**Provided text:**
◇ ◇ ◇
7.5. For purposes of Sections 7.3 and 7.4 of this Agreement, a
majority of the disinterested members of the Board shall
determine whether any proposed action adequately remedies any
irreconcilable material conflict, but in no event will the
Fund be required to establish a new funding medium for the
Contracts. The Company shall not be required by Section 7.3 or
7.4 to establish a new funding medium for the Contracts if an
offer to do so has been declined by vote of a majority of
Contract owners materially adversely affected by the
irreconcilable material conflict.
7.6. The Company and the Adviser shall at least annually submit to
the Board of the Fund such reports, materials or data as the
Board may reasonably request so that the Board may fully carry
out the obligations imposed upon them by the provisions
hereof, and said reports, materials and data shall be
submitted more frequently if deemed appropriate by the Board.
◇ ◇ ◇
**Supplied information:**

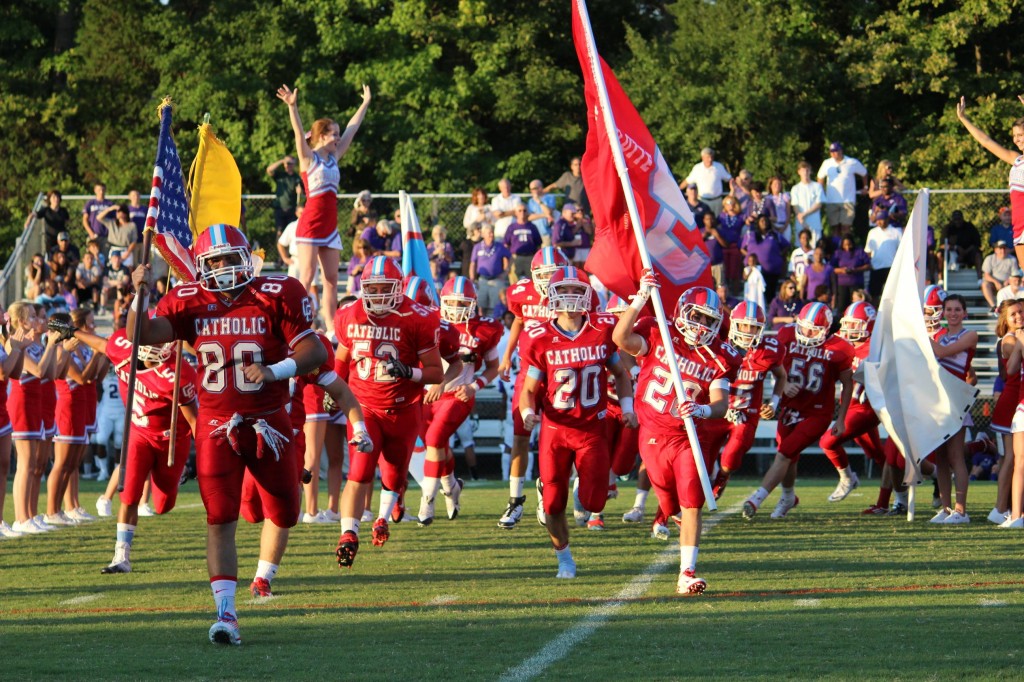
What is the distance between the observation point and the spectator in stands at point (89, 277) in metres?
22.0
◇ ◇ ◇
**Task list:**
A. Answer these questions from the agreement excerpt:
(i) Who determines whether a proposed action adequately remedies an irreconcilable material conflict?
(ii) How often, at minimum, must the Company and the Adviser submit reports, materials or data to the Board of the Fund?
(iii) Under what condition is the Company not required by Section 7.3 or 7.4 to establish a new funding medium for the Contracts?
B. Translate this sentence from the agreement excerpt into Spanish: "The Company shall not be required by Section 7.3 or 7.4 to establish a new funding medium for the Contracts if an offer to do so has been declined by vote of a majority of Contract owners materially adversely affected by the irreconcilable material conflict."

**Outputs:**
A.
(i) A majority of the disinterested members of the Board.
(ii) At least annually.
(iii) When an offer to do so has been declined by vote of a majority of Contract owners materially adversely affected by the irreconcilable material conflict.

B. La Compañía no estará obligada por la Sección 7.3 o 7.4 a establecer un nuevo medio de financiación para los Contratos si una oferta para hacerlo ha sido rechazada mediante votación de una mayoría de los titulares de Contratos afectados de manera material y adversa por el conflicto material irreconciliable.